Estranhos sentimentos

Quando Duda chegou da escola naquela tarde, logo percebeu que havia algo errado. Na cozinha, a mãe conversava baixinho ao celular, enquanto as panelas exalavam o bom cheiro do almoço.

A menina não entendeu muito bem o que a mãe falava, mas conseguiu ouvir algumas palavras que logo deixaram bem claro que algo ia mal.

– Tio Juca – falou a mãe – mas talvez tenha sido melhor assim.

Tio Juca era muito querido, desses engraçados que conseguem transformar qualquer reunião de família em uma festa inesquecível. O que teria acontecido com ele?

Assim que a mãe desligou o telefone, percebeu a presença da Duda. A menina olhava para a mãe com curiosos olhos castanhos, esperando que ela lhe dissesse o que estava acontecendo.

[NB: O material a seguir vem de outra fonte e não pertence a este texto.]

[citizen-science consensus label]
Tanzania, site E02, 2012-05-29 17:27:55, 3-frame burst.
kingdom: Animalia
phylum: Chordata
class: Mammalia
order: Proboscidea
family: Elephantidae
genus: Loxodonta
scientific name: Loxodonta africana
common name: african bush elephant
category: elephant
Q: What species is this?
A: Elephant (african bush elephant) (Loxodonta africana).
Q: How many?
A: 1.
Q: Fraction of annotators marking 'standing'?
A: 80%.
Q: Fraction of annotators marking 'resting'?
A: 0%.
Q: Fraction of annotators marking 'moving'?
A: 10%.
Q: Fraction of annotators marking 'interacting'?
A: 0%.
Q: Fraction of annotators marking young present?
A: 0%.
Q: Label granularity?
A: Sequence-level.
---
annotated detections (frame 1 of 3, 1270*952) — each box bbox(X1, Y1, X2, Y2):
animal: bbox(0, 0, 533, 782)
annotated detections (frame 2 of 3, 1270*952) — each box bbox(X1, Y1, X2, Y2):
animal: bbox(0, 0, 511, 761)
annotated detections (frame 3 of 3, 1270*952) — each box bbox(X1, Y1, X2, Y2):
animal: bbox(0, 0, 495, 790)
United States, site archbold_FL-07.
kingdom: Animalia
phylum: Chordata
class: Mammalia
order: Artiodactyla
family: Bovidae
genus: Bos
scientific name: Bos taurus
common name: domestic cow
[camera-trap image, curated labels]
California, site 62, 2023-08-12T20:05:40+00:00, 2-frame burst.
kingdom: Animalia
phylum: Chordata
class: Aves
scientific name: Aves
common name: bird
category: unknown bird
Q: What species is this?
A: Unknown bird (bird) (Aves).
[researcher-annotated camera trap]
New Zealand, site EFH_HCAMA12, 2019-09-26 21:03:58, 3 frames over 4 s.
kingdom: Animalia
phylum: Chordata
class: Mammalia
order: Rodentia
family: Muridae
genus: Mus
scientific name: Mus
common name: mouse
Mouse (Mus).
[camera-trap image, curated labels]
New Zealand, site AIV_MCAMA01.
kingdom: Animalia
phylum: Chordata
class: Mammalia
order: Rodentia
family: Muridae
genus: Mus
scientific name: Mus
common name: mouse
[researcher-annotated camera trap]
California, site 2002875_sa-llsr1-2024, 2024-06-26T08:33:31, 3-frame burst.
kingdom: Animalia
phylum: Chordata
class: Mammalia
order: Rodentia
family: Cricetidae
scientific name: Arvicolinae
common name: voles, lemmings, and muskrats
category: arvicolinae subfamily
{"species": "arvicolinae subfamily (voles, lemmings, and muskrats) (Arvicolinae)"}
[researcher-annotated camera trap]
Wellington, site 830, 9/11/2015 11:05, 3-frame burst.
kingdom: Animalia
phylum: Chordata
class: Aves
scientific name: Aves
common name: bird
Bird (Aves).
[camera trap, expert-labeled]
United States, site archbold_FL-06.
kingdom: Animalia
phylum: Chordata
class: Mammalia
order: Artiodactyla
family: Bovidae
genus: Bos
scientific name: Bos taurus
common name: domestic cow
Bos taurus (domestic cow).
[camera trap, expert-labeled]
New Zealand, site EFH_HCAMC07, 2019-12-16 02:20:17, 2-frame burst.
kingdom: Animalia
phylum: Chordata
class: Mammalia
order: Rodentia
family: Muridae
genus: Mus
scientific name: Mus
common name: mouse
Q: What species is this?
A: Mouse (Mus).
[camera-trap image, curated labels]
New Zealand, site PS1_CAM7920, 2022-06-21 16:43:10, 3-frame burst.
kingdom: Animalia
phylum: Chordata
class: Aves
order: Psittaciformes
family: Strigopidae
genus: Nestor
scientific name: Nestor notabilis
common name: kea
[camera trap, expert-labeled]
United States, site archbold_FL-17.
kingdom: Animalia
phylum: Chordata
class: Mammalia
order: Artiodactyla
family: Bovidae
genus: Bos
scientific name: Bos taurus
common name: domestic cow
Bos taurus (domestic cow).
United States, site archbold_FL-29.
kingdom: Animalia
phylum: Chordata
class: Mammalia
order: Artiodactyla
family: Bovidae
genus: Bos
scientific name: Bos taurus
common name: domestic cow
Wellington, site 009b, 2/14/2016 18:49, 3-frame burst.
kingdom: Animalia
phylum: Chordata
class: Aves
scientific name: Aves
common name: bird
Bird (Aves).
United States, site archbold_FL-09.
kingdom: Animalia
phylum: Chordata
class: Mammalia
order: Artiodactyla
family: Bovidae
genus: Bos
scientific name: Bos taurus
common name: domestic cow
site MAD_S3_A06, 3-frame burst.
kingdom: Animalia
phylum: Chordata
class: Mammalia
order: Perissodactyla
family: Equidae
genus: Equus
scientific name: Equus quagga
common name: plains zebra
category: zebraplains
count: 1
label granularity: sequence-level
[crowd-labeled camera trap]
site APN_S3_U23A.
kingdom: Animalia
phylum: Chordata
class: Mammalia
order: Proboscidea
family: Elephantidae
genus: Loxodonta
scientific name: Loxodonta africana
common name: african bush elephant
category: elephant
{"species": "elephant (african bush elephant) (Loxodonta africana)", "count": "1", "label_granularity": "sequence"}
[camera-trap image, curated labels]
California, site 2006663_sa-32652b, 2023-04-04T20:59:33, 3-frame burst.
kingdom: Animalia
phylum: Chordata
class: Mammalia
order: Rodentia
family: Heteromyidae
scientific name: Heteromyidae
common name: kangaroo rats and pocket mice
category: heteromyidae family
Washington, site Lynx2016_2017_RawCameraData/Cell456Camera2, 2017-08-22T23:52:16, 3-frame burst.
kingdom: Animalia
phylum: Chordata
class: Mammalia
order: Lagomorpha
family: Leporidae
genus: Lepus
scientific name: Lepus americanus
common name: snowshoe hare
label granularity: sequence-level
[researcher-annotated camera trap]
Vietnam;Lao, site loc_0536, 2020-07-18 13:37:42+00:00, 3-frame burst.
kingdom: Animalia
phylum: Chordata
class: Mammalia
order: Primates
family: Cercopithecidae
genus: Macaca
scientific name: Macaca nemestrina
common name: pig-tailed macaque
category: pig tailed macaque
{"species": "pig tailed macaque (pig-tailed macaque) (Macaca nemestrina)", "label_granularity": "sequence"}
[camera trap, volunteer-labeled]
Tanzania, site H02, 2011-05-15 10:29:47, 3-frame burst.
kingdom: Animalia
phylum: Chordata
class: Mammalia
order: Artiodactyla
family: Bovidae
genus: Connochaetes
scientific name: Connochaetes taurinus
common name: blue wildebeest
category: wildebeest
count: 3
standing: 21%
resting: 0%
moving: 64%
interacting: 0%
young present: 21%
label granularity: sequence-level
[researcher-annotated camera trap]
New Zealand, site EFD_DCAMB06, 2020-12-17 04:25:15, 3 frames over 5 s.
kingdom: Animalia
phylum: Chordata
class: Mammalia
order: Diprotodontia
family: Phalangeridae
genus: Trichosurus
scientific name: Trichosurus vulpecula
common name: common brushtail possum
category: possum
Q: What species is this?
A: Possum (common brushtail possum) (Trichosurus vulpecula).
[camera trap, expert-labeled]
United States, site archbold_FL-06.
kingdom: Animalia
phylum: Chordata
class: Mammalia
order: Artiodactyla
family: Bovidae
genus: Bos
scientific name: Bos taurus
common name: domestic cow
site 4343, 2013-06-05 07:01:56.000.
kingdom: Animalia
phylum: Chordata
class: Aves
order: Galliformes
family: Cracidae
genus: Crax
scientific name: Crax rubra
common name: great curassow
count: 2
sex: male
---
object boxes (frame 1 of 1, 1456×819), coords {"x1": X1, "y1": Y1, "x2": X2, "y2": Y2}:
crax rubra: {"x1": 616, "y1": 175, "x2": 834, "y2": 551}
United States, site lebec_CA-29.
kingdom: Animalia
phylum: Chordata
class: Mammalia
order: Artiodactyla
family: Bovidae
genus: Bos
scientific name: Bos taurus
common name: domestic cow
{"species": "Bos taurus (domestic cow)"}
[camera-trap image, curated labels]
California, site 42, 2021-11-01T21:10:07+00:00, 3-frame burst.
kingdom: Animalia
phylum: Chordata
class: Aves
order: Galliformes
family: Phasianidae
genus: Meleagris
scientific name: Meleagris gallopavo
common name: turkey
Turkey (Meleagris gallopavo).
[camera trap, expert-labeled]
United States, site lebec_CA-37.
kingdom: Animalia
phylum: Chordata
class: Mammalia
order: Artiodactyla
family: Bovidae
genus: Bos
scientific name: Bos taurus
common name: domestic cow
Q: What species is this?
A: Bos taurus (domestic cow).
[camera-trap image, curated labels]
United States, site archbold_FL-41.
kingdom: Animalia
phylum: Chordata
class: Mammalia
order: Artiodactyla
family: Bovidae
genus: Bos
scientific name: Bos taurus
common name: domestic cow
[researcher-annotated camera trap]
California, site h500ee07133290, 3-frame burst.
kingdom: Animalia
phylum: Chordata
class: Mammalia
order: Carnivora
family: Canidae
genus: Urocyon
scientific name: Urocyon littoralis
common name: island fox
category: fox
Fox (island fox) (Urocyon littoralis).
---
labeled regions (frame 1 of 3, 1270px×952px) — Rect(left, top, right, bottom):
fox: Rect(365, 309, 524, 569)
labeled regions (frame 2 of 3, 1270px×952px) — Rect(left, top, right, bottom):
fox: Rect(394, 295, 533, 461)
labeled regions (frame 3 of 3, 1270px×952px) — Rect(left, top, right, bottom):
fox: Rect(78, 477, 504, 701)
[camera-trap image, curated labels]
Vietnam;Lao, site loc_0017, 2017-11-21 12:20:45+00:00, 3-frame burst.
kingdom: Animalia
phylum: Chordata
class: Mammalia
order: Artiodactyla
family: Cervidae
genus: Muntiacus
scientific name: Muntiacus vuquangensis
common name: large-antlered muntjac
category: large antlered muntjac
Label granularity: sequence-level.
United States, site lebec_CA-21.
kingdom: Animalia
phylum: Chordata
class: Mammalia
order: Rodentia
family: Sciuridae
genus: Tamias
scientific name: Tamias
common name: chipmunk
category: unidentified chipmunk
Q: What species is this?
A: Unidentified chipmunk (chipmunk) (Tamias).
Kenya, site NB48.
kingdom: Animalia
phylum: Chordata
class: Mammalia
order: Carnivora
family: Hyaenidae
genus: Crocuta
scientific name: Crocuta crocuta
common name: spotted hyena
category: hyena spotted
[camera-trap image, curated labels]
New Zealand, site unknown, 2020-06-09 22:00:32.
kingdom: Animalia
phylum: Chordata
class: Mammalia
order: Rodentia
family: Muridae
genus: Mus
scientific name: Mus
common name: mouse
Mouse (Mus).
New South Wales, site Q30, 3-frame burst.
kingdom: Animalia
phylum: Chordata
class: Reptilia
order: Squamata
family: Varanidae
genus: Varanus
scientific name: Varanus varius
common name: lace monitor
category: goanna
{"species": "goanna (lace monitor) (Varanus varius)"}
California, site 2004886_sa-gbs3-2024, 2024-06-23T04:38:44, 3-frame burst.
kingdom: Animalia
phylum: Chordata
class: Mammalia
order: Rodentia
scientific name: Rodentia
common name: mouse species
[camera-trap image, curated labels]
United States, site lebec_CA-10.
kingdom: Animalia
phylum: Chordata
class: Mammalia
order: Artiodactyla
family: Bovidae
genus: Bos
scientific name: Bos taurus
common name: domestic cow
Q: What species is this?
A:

Então a mãe tirou o avental, apagou o fogo das panelas e chamou Duda para uma conversa muito séria na sala.

Mamãe a pôs no colo, apesar de ela já ser bem crescidinha para isso, e carinhosamente começou a falar:

– Dudinha, você se lembra da história de Adão e Eva?

– Sim – respondeu a garota desconfiada. – Deus criou os dois, colocou num jardim maravilhoso, que era o Jardim do Éden.

– Isso mesmo. E você sabe o que tinha lá?

– Animais de todos os tipos e muitas árvores: laranjeiras, macieiras, amoreiras, jabuticabeiras, parreiras…

– E uma árvore especial – interrompeu a mãe. – A árvore da ciência do bem e do mal. Você se lembra do teste de obediência? Eles podiam comer de todas as frutas, menos daquela ali.

– Mas Eva desobedeceu.

– Não apenas ela; Adão também. Desde aquele dia, todos nós, que vivemos na Terra, passamos a conviver com uma coisa muito ruim que não existia antes: a morte.

Duda começou a entender onde a mamãe queria chegar.

– Querida, você se lembra do tio Juca?

– Claro que sim, mamãe.

– Ele ficou muito doente algum tempo atrás e a tia Antônia me ligou para avisar que ele infelizmente morreu.

Mamãe não pôde mais conter as lágrimas.

Duda não sabia exatamente tudo o que aquilo significava, mas também sentiu uma vontade inexplicável de chorar.

Mãe e filha se abraçaram bem forte e ficaram assim por algum tempo até que a mamãe resolveu dizer algo.

– Duda, um dia, Jesus vai voltar e nosso querido tio Juca voltará a viver, mas, enquanto esse dia não chega, temos que nos lembrar de que ele teve uma vida muito feliz. Ele estava sempre animado, fazendo a felicidade dos outros. Ele realmente soube viver!

Juntas, elas começaram a se lembrar de como ele era querido por todos.

Tinha mania de levar sempre umas balinhas coloridas em formato de bichinhos para as crianças. Duda gostava muito e a mãe disse que ele já fazia isso desde que ela era criança.

Ele tinha sempre uma história engraçada para contar, uma risada gostosa pra dar, um beijo estalado pra sapecar na testa da gente.

Então, mãe e filha entenderam que a tristeza de perder o tio Juca era grande, mas a alegria de ter convivido com ele era muito maior.

– Duda, me prometa que vai tentar levar a vida sempre com alegria, como fez o tio Juca?

– Prometo, mamãe. Agora eu sei que o jeito como a gente vive a vida faz toda a diferença no fim.